FOLLOWING the issuance of Revenue Memorandum Circular (RMC) 50-2018, many tax treatment and procedural questions relating to the implementation of the TRAIN law, particularly on income and withholding tax, were clarified. However, there is one particular question which seems to have left tax practitioners with more questions than answers, and this is the tax treatment of premiums related to employee group health insurance.
Under RMC 50-2018, premiums on health cards paid for by an employer under a group insurance policy is considered part of the employees’ P90,000 tax-exempt threshold for 13th month pay and other benefits. As such, it would seem that the P90,000 threshold would not go far since it would be quickly depleted by 13th month pay, insurance premiums, and all other employment benefits, such as monetized unused vacation leave credits, benefits under a collective bargaining agreement and productivity incentive schemes, benefits given during Christmas, etc.
Since insurance premiums are generally paid at the beginning of the year, this would further suggest that the tax-exempt threshold would be applied first on the premium payments, leaving the balance to cover for 13th month pay, bonus, and other benefits. Thus, any amount in excess of the threshold would then be subject to income tax.

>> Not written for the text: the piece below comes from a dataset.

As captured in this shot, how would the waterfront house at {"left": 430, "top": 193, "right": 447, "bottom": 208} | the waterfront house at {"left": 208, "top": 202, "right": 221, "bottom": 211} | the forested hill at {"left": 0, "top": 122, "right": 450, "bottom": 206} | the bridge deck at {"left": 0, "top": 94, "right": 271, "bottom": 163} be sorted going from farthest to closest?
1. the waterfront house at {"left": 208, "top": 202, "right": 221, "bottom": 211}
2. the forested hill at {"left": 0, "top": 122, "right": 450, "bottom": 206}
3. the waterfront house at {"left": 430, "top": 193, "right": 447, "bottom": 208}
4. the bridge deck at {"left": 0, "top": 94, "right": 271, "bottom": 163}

This caused concern among employers as it conflicts with the BIR’s earlier position that premiums for group insurance of employees are exempt from tax.
The tax exemption for group insurance premiums is clearly laid down under Section 2.33 (C) of Revenue Regulation (RR) No. 3-98 (otherwise known as the Fringe Benefits Tax or FBT regulations) which provides that contributions of the employer, for the benefit of the employee’s retirement, insurance and hospitalization benefit plans, are not subject to FBT. While the RR expressly mentions a caveat that exemption from FBT shall not be interpreted to mean exemption from any other income tax, the BIR, in a number of tax rulings, has nonetheless ruled that such premiums are likewise exempt from income tax and consequently, from withholding tax on compensation.
This general practice can be further traced back to a 1974 tax ruling, which does not consider these premiums to be income to employees, citing as a reference Mertens Law of Federal Income Taxation. The theory behind the exemption was that the premiums were paid by the employer not as compensation to the employees but as an investment in increased efficiency for contingency purposes. By nature, to be ‘contingent’ means that there is no actual receipt of income until the fulfillment of a condition, e.g., sickness, death, etc. And so, how can constructive receipt of income apply specifically to premiums on group insurance policies where the beneficiary is collective and the availability of the benefit is contingent upon unforeseeable events, i.e., the employee’s continuance of his present employment (which might be terminated at any time) and the occurrence of the insured risk (e.g. sickness, disability, death, etc.)? While there is no requirement for the BIR to adopt US tax rules or interpretations for Philippine tax purposes, the principles behind these rules may, nonetheless, be relied upon as having persuasive effect on Philippine law since our Tax Code was patterned after the US Tax Code.
That said, historically, even before the express tax exemption under the FBT regulations, premiums on employee group insurance paid by employers had already been considered as non-taxable on the part of employees.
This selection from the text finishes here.